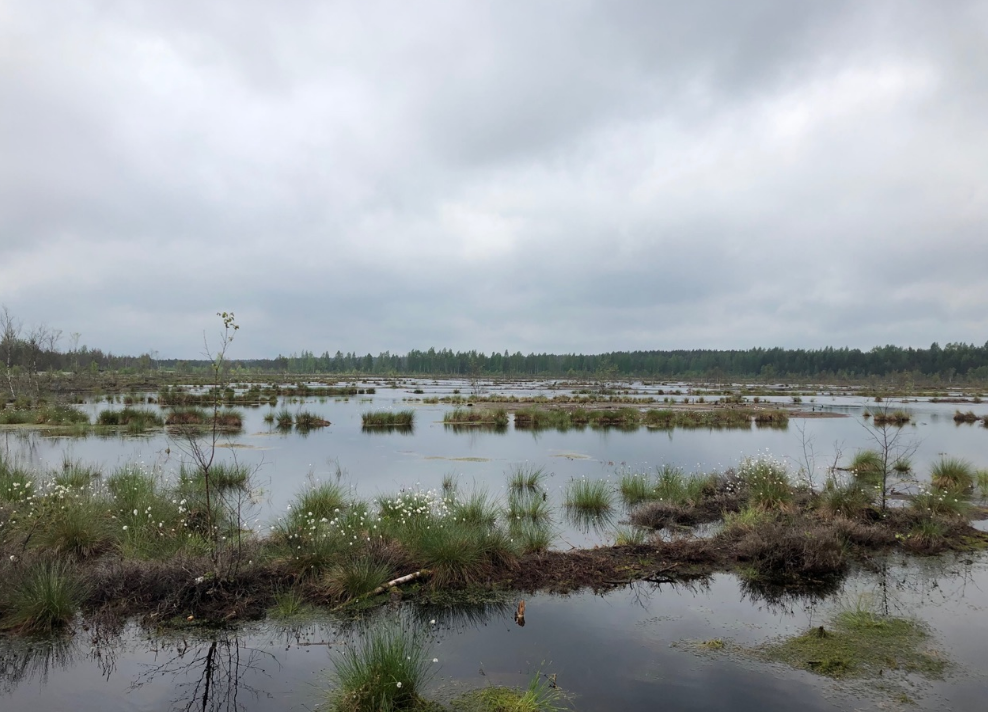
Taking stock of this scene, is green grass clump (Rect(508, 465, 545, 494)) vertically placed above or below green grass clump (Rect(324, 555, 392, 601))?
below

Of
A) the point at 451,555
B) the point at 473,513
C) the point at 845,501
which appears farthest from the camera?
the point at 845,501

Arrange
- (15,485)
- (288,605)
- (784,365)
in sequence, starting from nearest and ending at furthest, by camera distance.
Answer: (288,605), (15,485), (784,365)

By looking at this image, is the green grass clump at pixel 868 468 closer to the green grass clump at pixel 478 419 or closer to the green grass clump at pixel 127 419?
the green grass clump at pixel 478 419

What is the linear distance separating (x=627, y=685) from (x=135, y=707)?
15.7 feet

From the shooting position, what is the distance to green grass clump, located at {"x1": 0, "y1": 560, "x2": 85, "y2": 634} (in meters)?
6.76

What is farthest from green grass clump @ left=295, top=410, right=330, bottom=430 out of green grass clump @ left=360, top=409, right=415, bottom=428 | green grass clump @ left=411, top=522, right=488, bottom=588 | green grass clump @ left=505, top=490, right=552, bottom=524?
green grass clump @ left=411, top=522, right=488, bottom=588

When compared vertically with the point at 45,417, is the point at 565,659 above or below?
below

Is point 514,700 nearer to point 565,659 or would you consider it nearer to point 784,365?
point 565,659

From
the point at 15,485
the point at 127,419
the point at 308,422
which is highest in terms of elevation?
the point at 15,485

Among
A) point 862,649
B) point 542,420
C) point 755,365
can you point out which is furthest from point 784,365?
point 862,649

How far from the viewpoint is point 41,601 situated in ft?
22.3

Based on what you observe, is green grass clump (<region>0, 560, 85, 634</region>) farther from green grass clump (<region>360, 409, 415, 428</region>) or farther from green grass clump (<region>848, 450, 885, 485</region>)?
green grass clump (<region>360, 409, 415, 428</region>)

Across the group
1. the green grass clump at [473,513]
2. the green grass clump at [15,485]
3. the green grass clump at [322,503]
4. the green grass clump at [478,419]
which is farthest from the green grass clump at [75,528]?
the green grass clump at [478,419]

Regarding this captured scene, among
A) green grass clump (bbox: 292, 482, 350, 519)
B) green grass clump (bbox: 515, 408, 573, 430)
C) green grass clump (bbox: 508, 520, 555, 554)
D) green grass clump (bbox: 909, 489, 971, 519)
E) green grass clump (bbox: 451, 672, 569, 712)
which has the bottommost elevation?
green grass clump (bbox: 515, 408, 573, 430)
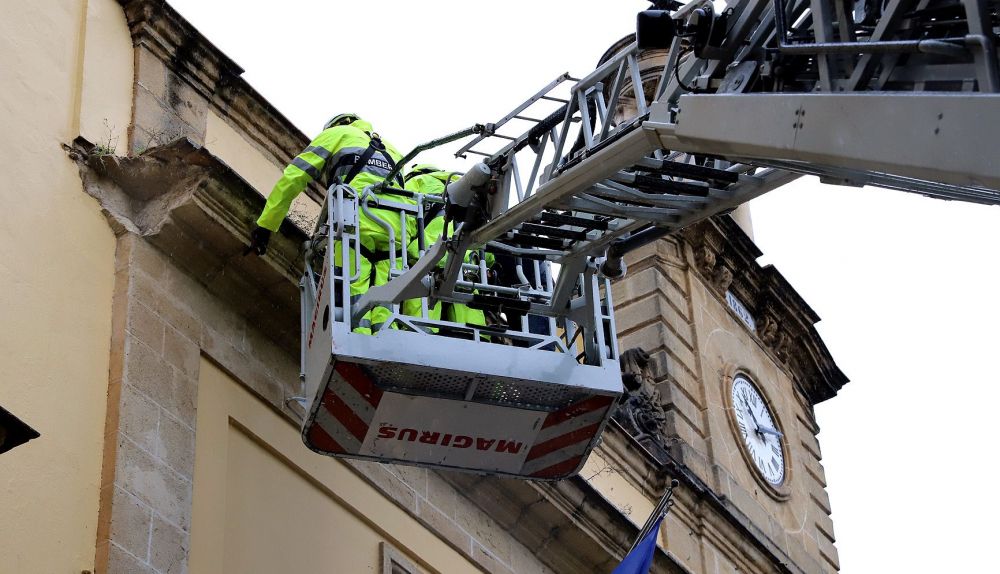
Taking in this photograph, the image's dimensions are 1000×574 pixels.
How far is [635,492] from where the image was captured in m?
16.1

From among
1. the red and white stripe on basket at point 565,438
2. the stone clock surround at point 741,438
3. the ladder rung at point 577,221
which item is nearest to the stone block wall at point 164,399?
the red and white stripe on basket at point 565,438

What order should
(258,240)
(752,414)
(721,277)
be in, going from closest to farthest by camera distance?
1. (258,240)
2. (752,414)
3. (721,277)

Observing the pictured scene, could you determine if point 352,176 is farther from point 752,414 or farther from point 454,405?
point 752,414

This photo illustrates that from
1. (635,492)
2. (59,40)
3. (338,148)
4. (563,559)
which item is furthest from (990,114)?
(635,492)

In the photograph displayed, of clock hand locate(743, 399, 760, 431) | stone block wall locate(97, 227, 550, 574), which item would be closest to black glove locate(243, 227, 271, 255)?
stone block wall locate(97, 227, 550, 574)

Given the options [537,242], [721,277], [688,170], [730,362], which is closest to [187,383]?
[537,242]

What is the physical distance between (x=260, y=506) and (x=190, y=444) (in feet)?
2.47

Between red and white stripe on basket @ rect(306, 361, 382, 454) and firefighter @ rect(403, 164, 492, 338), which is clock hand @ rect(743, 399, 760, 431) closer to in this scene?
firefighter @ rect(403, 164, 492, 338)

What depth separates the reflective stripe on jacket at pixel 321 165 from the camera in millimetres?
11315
———
AIM
Render the data starting at the line containing "Between red and" and ending at the end of the data as a two-column CSV with the header input,output. Each row holds one text and its answer, each in its own quoted field with any line breaks turned into spaces.

EXPECTED OUTPUT
input,output
"Between red and white stripe on basket @ rect(306, 361, 382, 454) and firefighter @ rect(403, 164, 492, 338), which is clock hand @ rect(743, 399, 760, 431) closer to in this scene?","firefighter @ rect(403, 164, 492, 338)"
"What depth separates the reflective stripe on jacket at pixel 321 165 from the camera in millimetres?","11315"